Task.
Give again the line that contains "site APN_S2_K051, 3-frame burst.", plus every line after it to the end of the records, unchanged.

*** Records to use ***

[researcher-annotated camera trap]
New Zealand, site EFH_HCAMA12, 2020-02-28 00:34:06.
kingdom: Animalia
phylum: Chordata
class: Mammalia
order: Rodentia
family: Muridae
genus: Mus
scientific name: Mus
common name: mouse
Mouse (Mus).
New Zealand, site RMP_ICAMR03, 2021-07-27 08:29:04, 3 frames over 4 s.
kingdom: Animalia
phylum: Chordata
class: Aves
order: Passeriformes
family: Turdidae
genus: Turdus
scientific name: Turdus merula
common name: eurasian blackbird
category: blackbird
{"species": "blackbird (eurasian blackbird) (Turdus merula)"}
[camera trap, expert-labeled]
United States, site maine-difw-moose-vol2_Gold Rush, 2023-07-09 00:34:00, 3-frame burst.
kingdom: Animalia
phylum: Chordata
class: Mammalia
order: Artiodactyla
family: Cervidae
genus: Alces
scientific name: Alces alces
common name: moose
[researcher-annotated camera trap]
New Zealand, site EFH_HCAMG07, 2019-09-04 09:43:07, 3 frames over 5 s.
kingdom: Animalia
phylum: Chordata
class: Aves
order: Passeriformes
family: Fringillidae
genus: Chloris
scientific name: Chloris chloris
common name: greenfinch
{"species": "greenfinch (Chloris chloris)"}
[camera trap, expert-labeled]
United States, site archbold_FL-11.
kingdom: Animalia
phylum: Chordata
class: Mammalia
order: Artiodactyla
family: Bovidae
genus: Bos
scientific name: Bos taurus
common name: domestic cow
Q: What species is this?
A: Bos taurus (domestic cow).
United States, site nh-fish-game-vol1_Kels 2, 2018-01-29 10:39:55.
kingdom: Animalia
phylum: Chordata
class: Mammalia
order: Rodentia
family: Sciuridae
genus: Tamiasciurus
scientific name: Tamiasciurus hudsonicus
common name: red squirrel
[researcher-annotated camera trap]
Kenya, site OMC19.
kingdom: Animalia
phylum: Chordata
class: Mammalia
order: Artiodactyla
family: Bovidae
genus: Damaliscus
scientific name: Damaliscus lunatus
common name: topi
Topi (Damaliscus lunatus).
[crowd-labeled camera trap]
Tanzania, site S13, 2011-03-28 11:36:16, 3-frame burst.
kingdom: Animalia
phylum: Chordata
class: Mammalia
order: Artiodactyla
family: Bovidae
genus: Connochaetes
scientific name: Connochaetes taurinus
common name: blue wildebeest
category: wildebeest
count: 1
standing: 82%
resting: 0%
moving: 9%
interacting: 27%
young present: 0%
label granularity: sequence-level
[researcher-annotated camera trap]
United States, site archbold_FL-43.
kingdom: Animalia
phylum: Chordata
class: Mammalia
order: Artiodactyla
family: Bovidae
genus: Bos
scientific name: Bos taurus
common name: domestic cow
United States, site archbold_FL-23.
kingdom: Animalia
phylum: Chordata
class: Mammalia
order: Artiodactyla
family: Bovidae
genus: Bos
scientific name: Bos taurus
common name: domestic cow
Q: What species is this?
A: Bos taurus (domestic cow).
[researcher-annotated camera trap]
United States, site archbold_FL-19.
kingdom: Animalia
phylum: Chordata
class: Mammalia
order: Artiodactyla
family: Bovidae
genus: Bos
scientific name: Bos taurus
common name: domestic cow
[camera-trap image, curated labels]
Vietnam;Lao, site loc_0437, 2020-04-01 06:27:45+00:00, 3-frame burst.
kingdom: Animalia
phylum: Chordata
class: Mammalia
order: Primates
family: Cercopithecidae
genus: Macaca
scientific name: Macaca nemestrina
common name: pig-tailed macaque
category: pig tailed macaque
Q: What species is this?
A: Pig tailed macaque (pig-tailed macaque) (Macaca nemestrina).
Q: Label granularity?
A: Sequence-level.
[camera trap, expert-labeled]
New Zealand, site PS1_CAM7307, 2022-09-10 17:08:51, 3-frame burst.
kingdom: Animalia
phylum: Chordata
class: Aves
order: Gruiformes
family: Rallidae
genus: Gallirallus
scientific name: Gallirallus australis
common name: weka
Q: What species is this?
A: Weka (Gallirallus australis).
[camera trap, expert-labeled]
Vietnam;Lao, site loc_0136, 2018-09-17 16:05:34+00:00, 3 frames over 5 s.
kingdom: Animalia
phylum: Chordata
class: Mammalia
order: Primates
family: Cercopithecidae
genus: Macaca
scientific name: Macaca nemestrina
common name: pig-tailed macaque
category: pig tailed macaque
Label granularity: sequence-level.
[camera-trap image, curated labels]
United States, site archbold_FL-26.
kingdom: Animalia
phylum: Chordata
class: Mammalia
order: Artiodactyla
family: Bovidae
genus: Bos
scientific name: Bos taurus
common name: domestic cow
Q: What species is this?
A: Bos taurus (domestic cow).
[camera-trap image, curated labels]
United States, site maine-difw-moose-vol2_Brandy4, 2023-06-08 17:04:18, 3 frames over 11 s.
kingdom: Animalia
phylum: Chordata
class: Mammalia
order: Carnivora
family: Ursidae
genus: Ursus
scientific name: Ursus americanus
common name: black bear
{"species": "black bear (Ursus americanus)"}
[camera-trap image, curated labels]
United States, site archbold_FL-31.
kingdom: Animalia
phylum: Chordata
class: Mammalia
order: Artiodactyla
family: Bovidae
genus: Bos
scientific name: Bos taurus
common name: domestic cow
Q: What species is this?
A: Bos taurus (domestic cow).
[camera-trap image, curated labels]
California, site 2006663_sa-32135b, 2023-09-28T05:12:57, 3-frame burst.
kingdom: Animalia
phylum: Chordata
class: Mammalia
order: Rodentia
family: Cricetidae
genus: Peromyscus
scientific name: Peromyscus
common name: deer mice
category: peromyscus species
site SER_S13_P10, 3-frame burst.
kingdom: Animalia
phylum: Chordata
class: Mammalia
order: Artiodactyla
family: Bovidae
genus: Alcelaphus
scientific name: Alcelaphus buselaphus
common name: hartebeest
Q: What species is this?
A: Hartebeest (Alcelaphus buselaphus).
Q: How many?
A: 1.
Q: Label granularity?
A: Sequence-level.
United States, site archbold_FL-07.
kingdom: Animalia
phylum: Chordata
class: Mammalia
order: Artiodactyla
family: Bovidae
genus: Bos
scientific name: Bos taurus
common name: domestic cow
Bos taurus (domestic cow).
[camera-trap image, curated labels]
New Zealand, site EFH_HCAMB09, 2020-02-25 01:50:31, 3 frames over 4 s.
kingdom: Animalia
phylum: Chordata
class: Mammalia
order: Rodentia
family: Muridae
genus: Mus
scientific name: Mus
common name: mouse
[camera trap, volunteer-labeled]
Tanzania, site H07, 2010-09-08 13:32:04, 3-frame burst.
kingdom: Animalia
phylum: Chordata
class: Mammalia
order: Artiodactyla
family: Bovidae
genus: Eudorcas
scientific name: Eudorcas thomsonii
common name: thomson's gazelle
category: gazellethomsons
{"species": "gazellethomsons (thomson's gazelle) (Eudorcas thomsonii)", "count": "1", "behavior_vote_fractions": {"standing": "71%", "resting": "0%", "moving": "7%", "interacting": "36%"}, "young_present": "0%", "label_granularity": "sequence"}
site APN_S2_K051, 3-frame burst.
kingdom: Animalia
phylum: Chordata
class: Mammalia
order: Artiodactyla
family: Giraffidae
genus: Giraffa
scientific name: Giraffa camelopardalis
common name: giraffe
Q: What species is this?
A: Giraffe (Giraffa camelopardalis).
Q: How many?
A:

***

Solved problem.
site APN_S2_K051, 3-frame burst.
kingdom: Animalia
phylum: Chordata
class: Mammalia
order: Artiodactyla
family: Giraffidae
genus: Giraffa
scientific name: Giraffa camelopardalis
common name: giraffe
Q: What species is this?
A: Giraffe (Giraffa camelopardalis).
Q: How many?
A:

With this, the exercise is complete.